Without Leader and employee safety awareness and exploration, much of what we think, see, and feel is processed automatically, without consciousness. As a result, our reactions and safety behaviors are often not appropriate to the situation in which we find ourselves. Ultimately, this distorted filter often sabotages many of our best efforts to create and sustain effective process safety environments.

Are your Employees Practicing “Vicious Compliance or Authentic Commitment to Safety?”

Employees may practice “vicious compliance”, in contrast to authentic commitment to process safety, in which they follow management’s policies, procedures and other mandates “to the letter”, even in situations where other choices would make more sense.

The workforce may act unilaterally based on their own assumptions, for example:

· “They talk a good game about process safety, but I know it’s really about getting the work done. I’ll operate to get the desired production rate, even if this pushes the equipment to its limit.” Indeed, the oft-ignored employee assumption and resulting belief is that “production trumps process safety”.

Employees’ reliance upon personal experience to evaluate risk of low-frequency events: “as an employee, my experience teaches me that I’ve worn my personal protective equipment 100 times and there has never been an incident.

So, if I don’t wear it this one time, especially since I am so busy, it seems to me that the associated risk of an incident is quite low.

So why does management constantly ‘get on me’ about wearing it? Aren’t there more important issues facing us?”

Routine behavior often includes silence or compliance, but with little challenge of issues or conversation about what could or might happen. As a result, management may perceive that “all is well” when in fact employees have significant concerns and issues.

Change and Transformation

Industry has clearly demonstrated that successful change requires some level of dissatisfaction with the current state, articulation of a preferred future, and definition of strategies to move forward.
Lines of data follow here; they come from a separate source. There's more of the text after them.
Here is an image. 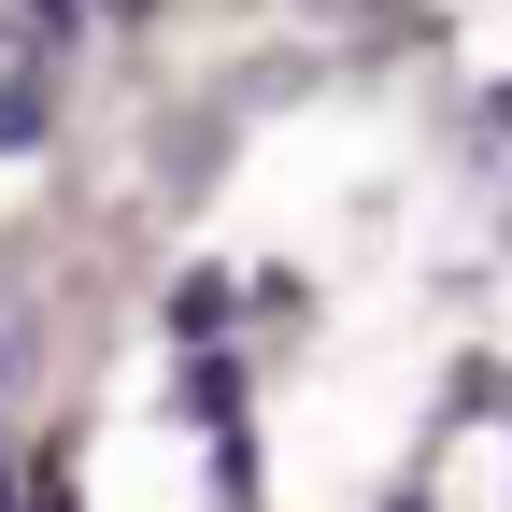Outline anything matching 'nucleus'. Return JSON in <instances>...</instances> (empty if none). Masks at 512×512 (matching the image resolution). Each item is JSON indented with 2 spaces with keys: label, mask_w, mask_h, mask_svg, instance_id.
Here are the masks:
<instances>
[{
  "label": "nucleus",
  "mask_w": 512,
  "mask_h": 512,
  "mask_svg": "<svg viewBox=\"0 0 512 512\" xmlns=\"http://www.w3.org/2000/svg\"><path fill=\"white\" fill-rule=\"evenodd\" d=\"M29 143H43V86L15 72V86H0V157H29Z\"/></svg>",
  "instance_id": "f257e3e1"
},
{
  "label": "nucleus",
  "mask_w": 512,
  "mask_h": 512,
  "mask_svg": "<svg viewBox=\"0 0 512 512\" xmlns=\"http://www.w3.org/2000/svg\"><path fill=\"white\" fill-rule=\"evenodd\" d=\"M15 370H29V342H15V328H0V384H15Z\"/></svg>",
  "instance_id": "f03ea898"
}]
</instances>
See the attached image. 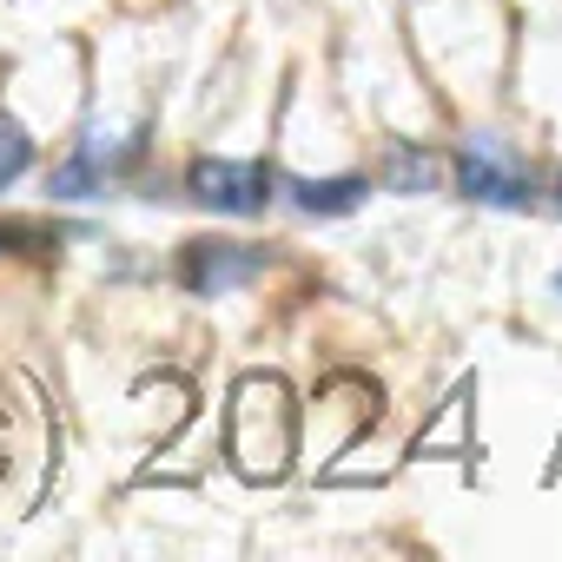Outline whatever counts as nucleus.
<instances>
[{
  "instance_id": "nucleus-1",
  "label": "nucleus",
  "mask_w": 562,
  "mask_h": 562,
  "mask_svg": "<svg viewBox=\"0 0 562 562\" xmlns=\"http://www.w3.org/2000/svg\"><path fill=\"white\" fill-rule=\"evenodd\" d=\"M232 463L251 476V483H278L299 457V411H292V391L278 378H245L232 391V437H225Z\"/></svg>"
},
{
  "instance_id": "nucleus-2",
  "label": "nucleus",
  "mask_w": 562,
  "mask_h": 562,
  "mask_svg": "<svg viewBox=\"0 0 562 562\" xmlns=\"http://www.w3.org/2000/svg\"><path fill=\"white\" fill-rule=\"evenodd\" d=\"M457 192L476 199V205H529L536 179L496 133H476V139L457 146Z\"/></svg>"
},
{
  "instance_id": "nucleus-3",
  "label": "nucleus",
  "mask_w": 562,
  "mask_h": 562,
  "mask_svg": "<svg viewBox=\"0 0 562 562\" xmlns=\"http://www.w3.org/2000/svg\"><path fill=\"white\" fill-rule=\"evenodd\" d=\"M186 186H192L199 205L232 212V218H251V212L271 205V166L265 159H192Z\"/></svg>"
},
{
  "instance_id": "nucleus-4",
  "label": "nucleus",
  "mask_w": 562,
  "mask_h": 562,
  "mask_svg": "<svg viewBox=\"0 0 562 562\" xmlns=\"http://www.w3.org/2000/svg\"><path fill=\"white\" fill-rule=\"evenodd\" d=\"M265 271V251L258 245H238V238H192L186 258H179V285L192 299H225L238 285H251V278Z\"/></svg>"
},
{
  "instance_id": "nucleus-5",
  "label": "nucleus",
  "mask_w": 562,
  "mask_h": 562,
  "mask_svg": "<svg viewBox=\"0 0 562 562\" xmlns=\"http://www.w3.org/2000/svg\"><path fill=\"white\" fill-rule=\"evenodd\" d=\"M364 192H371V179H299L292 186V199L305 212H358Z\"/></svg>"
},
{
  "instance_id": "nucleus-6",
  "label": "nucleus",
  "mask_w": 562,
  "mask_h": 562,
  "mask_svg": "<svg viewBox=\"0 0 562 562\" xmlns=\"http://www.w3.org/2000/svg\"><path fill=\"white\" fill-rule=\"evenodd\" d=\"M27 166H34V139H27V126H21L14 113H0V192H8Z\"/></svg>"
},
{
  "instance_id": "nucleus-7",
  "label": "nucleus",
  "mask_w": 562,
  "mask_h": 562,
  "mask_svg": "<svg viewBox=\"0 0 562 562\" xmlns=\"http://www.w3.org/2000/svg\"><path fill=\"white\" fill-rule=\"evenodd\" d=\"M391 192H430V179H437V159L430 153H417V146H397V159H391Z\"/></svg>"
},
{
  "instance_id": "nucleus-8",
  "label": "nucleus",
  "mask_w": 562,
  "mask_h": 562,
  "mask_svg": "<svg viewBox=\"0 0 562 562\" xmlns=\"http://www.w3.org/2000/svg\"><path fill=\"white\" fill-rule=\"evenodd\" d=\"M21 232H34V225H0V245H8V238H21Z\"/></svg>"
},
{
  "instance_id": "nucleus-9",
  "label": "nucleus",
  "mask_w": 562,
  "mask_h": 562,
  "mask_svg": "<svg viewBox=\"0 0 562 562\" xmlns=\"http://www.w3.org/2000/svg\"><path fill=\"white\" fill-rule=\"evenodd\" d=\"M555 205H562V179H555Z\"/></svg>"
},
{
  "instance_id": "nucleus-10",
  "label": "nucleus",
  "mask_w": 562,
  "mask_h": 562,
  "mask_svg": "<svg viewBox=\"0 0 562 562\" xmlns=\"http://www.w3.org/2000/svg\"><path fill=\"white\" fill-rule=\"evenodd\" d=\"M555 292H562V271H555Z\"/></svg>"
}]
</instances>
What is often missing is a deeper exploration of safety beliefs, values, and assumptions.

A transition to a Leadership focused effective process safety environment requires this exploration at all organizational levels, allowing for choices about, and transition to personal and organizational drivers.


To avoid major safety incidents, both known and unknown, industry can take process safety to the next level by:

· Exploring and challenging deeply-held beliefs, values, and assumptions by examining the underlying antecedents of process safety behaviors and choices more deeply in an environment of mutual learning and Leader led safety motivation, commitment and actions.
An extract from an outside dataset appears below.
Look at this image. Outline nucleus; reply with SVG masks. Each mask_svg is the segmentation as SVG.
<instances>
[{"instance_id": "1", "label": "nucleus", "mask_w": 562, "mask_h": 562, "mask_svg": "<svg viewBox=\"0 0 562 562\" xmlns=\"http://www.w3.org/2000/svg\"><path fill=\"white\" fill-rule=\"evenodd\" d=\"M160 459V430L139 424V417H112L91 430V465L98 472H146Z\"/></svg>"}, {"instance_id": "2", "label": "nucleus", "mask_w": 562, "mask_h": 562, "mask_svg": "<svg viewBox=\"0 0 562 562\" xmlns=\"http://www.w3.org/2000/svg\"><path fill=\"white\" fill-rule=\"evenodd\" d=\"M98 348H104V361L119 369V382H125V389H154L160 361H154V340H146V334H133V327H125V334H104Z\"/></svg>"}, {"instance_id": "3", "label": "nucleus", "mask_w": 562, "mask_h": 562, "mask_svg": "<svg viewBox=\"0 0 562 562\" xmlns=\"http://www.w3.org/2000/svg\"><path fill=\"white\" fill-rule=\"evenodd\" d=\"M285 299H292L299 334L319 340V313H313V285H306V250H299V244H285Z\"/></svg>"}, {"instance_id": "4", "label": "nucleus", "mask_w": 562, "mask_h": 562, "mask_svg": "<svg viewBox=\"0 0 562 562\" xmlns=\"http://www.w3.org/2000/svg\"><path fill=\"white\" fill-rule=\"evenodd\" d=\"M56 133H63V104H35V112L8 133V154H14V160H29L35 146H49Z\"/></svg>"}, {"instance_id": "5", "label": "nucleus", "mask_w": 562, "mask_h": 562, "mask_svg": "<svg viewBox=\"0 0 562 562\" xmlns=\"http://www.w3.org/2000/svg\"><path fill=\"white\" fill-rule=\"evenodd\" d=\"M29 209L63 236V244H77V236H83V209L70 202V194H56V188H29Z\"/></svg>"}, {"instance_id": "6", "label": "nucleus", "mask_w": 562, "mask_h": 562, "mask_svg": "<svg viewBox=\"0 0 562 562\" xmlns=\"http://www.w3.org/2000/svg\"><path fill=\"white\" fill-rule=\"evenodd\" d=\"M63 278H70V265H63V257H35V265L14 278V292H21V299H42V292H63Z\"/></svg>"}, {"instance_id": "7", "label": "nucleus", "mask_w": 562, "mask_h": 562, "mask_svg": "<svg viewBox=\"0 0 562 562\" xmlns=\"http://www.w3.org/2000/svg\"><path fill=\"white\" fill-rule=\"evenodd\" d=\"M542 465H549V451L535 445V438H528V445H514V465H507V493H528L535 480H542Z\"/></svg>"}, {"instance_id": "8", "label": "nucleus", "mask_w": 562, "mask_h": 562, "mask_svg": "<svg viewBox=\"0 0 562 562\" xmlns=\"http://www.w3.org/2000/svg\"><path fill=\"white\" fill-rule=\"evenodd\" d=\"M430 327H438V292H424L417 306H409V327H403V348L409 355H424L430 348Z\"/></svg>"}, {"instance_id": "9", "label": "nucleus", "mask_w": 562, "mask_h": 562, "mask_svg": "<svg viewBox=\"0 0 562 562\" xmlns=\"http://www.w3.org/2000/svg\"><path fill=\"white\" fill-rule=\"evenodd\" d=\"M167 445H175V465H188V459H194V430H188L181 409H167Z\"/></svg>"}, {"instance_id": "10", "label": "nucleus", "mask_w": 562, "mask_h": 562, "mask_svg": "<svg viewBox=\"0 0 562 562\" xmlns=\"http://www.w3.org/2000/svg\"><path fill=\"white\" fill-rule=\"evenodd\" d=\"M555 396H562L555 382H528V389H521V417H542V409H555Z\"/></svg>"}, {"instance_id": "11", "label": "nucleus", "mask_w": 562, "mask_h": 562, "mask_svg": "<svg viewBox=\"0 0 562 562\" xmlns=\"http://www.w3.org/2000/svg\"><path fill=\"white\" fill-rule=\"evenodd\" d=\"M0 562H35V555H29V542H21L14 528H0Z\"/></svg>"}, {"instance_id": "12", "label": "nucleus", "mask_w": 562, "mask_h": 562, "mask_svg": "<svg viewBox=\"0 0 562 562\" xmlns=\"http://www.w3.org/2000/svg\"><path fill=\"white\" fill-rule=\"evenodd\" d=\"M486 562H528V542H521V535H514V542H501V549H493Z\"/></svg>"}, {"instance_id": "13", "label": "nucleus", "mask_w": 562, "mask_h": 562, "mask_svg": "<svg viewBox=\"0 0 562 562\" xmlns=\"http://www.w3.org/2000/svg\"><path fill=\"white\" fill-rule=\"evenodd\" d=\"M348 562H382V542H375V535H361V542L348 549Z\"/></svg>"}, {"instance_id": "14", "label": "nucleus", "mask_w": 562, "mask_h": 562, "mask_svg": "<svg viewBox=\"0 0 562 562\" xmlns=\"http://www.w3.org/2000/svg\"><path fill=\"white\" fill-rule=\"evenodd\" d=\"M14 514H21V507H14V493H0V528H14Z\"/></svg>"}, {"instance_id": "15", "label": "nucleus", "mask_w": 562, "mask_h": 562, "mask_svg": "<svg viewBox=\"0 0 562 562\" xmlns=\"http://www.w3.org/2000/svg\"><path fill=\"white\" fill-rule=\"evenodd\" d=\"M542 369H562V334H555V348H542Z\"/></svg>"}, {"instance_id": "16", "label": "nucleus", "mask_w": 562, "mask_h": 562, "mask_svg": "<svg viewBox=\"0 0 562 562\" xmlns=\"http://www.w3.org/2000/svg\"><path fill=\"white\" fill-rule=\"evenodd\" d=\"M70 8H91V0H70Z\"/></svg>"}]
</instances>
· Using thoughtful conversation and active listening to manage the consequences of infrequent, yet potentially severe, process safety incidents.

· Achieving the desired operational discipline, including documentation, setting expectations, defining critical procedures, and linking executive bonuses to achieving safety goals.

· Practicing disciplined, proactive anticipation of infrequent events.

· Focus on practicing a leveraged safety program that delivers results in the most effective and efficient mean possible.

The benefits of a committed Leadership-led approach to process safety include not only rapid response to economic, social, employment, and demographic change, but also increased employee satisfaction and reduced dependence upon span of control to manage infrequent events.

By releasing the latent talent in the organization, ultimately this focus on a Leader-led process safety program will generate extraordinary performance in the face of increasingly frequent change.

The ultimate effective safety process and program relies upon self- and organizational awareness of the potential for any unit to become a “zero incident” site. It relies upon practicing skills to envision those situations which will lead to this end state, and then to methodically, with discipline, sustain it through Leadership Safety Commitment and a focus on Excellence in all levels of organizational relationship, so safety first will always sustain the ‘test of time.”

In the words of Mark Twain, “it is better to be careful 100 times than to get killed once.”